STATED PROBLEM: Reproduce word for word the part of the listing that starts with the line containing "this 667×1000 image." and ends with the line containing "rust corrosion [322, 584, 388, 816]", including both of those lines and nothing else.

PROVIDED ENTRIES:
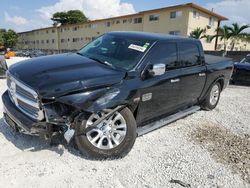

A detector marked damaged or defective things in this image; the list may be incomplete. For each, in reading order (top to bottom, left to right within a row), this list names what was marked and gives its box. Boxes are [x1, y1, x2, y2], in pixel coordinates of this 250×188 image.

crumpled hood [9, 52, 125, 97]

...

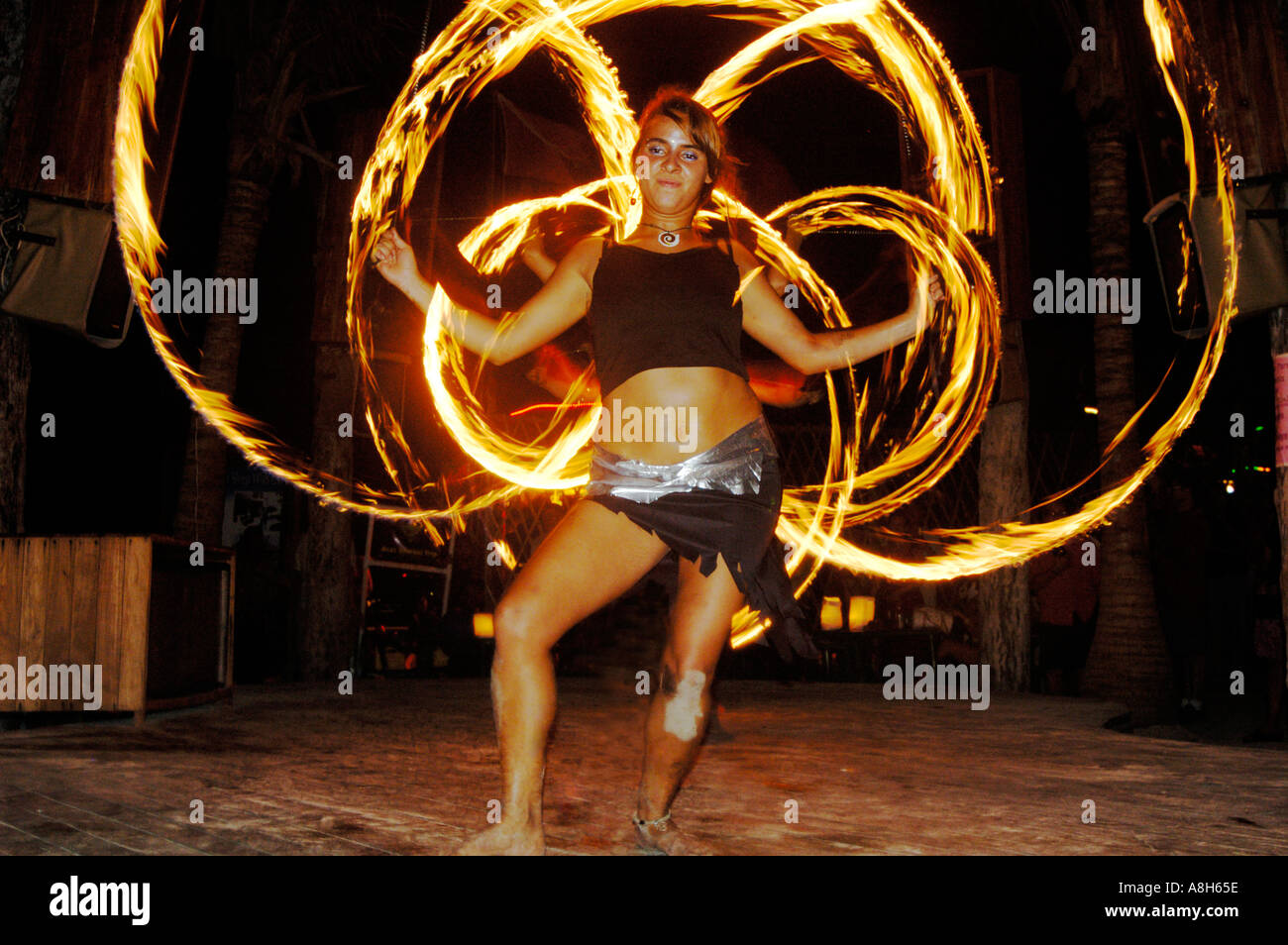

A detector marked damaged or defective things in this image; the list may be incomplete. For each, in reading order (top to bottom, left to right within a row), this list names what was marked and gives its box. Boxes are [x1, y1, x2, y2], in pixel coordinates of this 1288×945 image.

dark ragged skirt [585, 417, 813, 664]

---

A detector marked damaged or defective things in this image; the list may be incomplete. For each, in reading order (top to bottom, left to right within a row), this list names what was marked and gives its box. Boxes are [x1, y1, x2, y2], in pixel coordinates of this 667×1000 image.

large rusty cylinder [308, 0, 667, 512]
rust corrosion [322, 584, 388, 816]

FULL RESPONSE:
A detector marked damaged or defective things in this image; the list may be incomplete. For each, in reading order (top to bottom, left to right within a row), this list names what was marked and gives its box. Boxes are [x1, y1, x2, y2], in pixel coordinates of this 667×1000 image.

large rusty cylinder [308, 0, 667, 512]
rust corrosion [322, 584, 388, 816]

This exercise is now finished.